Neil Jordan’s film “Michael Collins” begins its story with the Easter Rising of 1916. The uprising was a cataclysmic event in Irish history: an attempt by Irish Nationalists to invoke the 1912 Home Rule Bill that had never been implemented. The insurrection ended almost as soon as it began.

On Easter Monday, 1916, a force of armed men and women numbering around 1,500 attempted to take Dublin and to create an independent Ireland.

The leaders of the Easter Rising, Padraig Pearse, James Connolly, Thomas Clarke, Thomas MacDonagh, Sean MacDermott, Joseph Plunkett and Eamonn Ceannt were each executed for their part in the Easter Rising. These men had driven the Irish republicanism movement and had signed the Proclamation of the Republic. Michael Collins was only a minor character during Easter 1916 but would become a major figure in Ireland’s War of Independence.
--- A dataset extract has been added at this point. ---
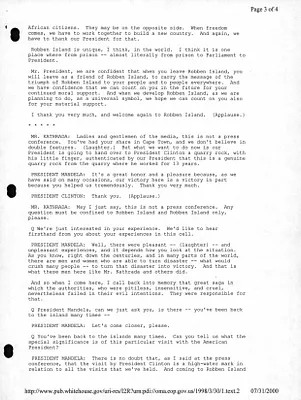 p. 16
Easter 1916 was a turning point for the movement of Irish Nationalism. Irish Republican Brotherhood leaders Padraig Pearse and James Connolly seemed intent on establishing the cause of independence through a formal understanding of justified insurrection and through formal declaration of hostilities. Following the defeat, however, Michael Collins moved to a system of armed insurrection that would today be considered as terrorist acts.

Pearse, Connolly and the other signatories became martyred heroes for the cause of nationalist independance. Their awareness of the futility of their actions was perhaps more important to the cause of independence than any success could.